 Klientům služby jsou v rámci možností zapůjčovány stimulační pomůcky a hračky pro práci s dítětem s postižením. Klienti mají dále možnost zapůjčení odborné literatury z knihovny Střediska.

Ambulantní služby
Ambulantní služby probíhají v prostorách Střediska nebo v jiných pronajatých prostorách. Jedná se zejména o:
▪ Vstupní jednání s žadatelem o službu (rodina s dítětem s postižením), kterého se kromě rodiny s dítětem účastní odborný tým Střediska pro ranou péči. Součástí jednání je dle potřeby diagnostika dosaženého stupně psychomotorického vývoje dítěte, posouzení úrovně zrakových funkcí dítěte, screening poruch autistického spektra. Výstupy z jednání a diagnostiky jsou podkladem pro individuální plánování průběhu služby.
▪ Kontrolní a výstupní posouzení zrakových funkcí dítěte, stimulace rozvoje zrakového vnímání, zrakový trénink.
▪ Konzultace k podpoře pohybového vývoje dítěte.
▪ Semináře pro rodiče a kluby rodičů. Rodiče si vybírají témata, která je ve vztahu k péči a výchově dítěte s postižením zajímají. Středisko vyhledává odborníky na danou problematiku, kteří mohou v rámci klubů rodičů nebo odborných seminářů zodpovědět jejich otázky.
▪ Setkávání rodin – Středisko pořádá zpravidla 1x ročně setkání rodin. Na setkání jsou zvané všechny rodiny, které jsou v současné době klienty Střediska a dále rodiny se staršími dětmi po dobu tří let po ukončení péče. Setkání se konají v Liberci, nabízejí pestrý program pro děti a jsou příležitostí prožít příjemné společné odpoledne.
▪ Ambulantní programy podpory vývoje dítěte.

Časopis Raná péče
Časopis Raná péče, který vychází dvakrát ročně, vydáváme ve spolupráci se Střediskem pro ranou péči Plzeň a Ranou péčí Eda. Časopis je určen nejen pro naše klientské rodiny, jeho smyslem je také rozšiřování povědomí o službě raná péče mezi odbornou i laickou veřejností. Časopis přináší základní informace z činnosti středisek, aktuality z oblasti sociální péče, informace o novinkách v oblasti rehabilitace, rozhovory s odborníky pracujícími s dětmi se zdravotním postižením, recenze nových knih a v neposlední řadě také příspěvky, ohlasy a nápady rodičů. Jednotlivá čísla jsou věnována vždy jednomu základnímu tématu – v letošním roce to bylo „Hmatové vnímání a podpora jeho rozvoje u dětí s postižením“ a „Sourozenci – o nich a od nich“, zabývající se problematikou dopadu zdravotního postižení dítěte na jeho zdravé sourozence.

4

******************************

Exercise description: The whole set of records needs to be written out exactly.

Task response:
 Klientům služby jsou v rámci možností zapůjčovány stimulační pomůcky a hračky pro práci s dítětem s postižením. Klienti mají dále možnost zapůjčení odborné literatury z knihovny Střediska.

Ambulantní služby
Ambulantní služby probíhají v prostorách Střediska nebo v jiných pronajatých prostorách. Jedná se zejména o:
▪ Vstupní jednání s žadatelem o službu (rodina s dítětem s postižením), kterého se kromě rodiny s dítětem účastní odborný tým Střediska pro ranou péči. Součástí jednání je dle potřeby diagnostika dosaženého stupně psychomotorického vývoje dítěte, posouzení úrovně zrakových funkcí dítěte, screening poruch autistického spektra. Výstupy z jednání a diagnostiky jsou podkladem pro individuální plánování průběhu služby.
▪ Kontrolní a výstupní posouzení zrakových funkcí dítěte, stimulace rozvoje zrakového vnímání, zrakový trénink.
▪ Konzultace k podpoře pohybového vývoje dítěte.
▪ Semináře pro rodiče a kluby rodičů. Rodiče si vybírají témata, která je ve vztahu k péči a výchově dítěte s postižením zajímají. Středisko vyhledává odborníky na danou problematiku, kteří mohou v rámci klubů rodičů nebo odborných seminářů zodpovědět jejich otázky.
▪ Setkávání rodin – Středisko pořádá zpravidla 1x ročně setkání rodin. Na setkání jsou zvané všechny rodiny, které jsou v současné době klienty Střediska a dále rodiny se staršími dětmi po dobu tří let po ukončení péče. Setkání se konají v Liberci, nabízejí pestrý program pro děti a jsou příležitostí prožít příjemné společné odpoledne.
▪ Ambulantní programy podpory vývoje dítěte.

Časopis Raná péče
Časopis Raná péče, který vychází dvakrát ročně, vydáváme ve spolupráci se Střediskem pro ranou péči Plzeň a Ranou péčí Eda. Časopis je určen nejen pro naše klientské rodiny, jeho smyslem je také rozšiřování povědomí o službě raná péče mezi odbornou i laickou veřejností. Časopis přináší základní informace z činnosti středisek, aktuality z oblasti sociální péče, informace o novinkách v oblasti rehabilitace, rozhovory s odborníky pracujícími s dětmi se zdravotním postižením, recenze nových knih a v neposlední řadě také příspěvky, ohlasy a nápady rodičů. Jednotlivá čísla jsou věnována vždy jednomu základnímu tématu – v letošním roce to bylo „Hmatové vnímání a podpora jeho rozvoje u dětí s postižením“ a „Sourozenci – o nich a od nich“, zabývající se problematikou dopadu zdravotního postižení dítěte na jeho zdravé sourozence.

4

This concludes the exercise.